The ICBC basic rate will remain the same for a sixth year and rebates of $110 will be sent to all eligible customers starting later this month, Premier David Eby said Wednesday.
The freeze on basic rates will be in place until March 31, 2026, although premiums are adjusted for at-fault crashes, number of claims, years of driving experience, geographic location and type of vehicle.
The last increase to basic insurance, which is mandatory on every registered vehicle in B.C., was in 2019.
Eby, who made the announcement outside Hillside Shopping Centre in Victoria, where there is an ICBC outlet, attributed the rate freeze to seven years of work getting the public auto insurer “back in the black.”
After it took over from the then BC Liberals in 2017, the NDP government called the corporation a “financial dumpster fire,” as it faced $1.3 billion in losses.
“We had a monopoly insurer in our province that was losing a billion dollars a year,” said Eby. “The money that was in ICBC’s account was raided by government to artificially prop up government budgets, instead of being left where it belonged, with the insurer to ensure that drivers who were in accidents were protected.”
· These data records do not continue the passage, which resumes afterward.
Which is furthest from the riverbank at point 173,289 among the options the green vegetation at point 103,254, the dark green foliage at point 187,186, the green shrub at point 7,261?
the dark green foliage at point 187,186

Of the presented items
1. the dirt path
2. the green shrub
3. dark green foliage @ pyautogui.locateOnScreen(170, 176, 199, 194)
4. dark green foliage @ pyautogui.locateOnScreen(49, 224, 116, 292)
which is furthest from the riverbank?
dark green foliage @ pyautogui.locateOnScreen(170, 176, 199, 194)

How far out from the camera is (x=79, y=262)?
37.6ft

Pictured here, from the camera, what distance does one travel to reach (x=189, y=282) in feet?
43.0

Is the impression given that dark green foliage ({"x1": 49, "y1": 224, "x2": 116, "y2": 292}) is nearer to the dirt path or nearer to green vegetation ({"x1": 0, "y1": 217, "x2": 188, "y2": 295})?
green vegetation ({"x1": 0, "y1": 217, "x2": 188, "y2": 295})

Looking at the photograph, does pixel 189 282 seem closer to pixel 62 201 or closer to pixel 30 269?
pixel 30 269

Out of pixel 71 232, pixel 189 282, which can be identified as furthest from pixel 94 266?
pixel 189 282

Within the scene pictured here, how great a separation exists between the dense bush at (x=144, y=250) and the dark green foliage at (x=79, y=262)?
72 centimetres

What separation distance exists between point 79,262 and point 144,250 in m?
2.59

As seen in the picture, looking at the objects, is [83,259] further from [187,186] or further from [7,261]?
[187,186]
ICBC, which was in a deficit in 2019-2020, is now projecting net investment income of roughly $1.5 billion for the fiscal year 2023-2024. The final audited net income figure will be published in late summer.
Starting late this month, a $110 rebate will go to everyone who had an active eligible basic insurance policy in February 2024. Those with insurance on two vehicles will receive rebates for both, as the rebate applies to each policy.
The only customers who won’t see rebates are those with average annual premiums of less than $250, typically for golf carts, utility vehicles and temporary operating permits and storage policies.
A total of $400 million will go toward rebates on about 3.6 million policies, bringing spending on four rebates to date to $503 per policy holder, for a total of $1.75 billion.
Despite no increase to the basic rate over six years and four rebates, “ICBC continues to be in strong financial standing,” said Eby, in response to suggestions the perks pre-election handouts or one-time investment windfalls.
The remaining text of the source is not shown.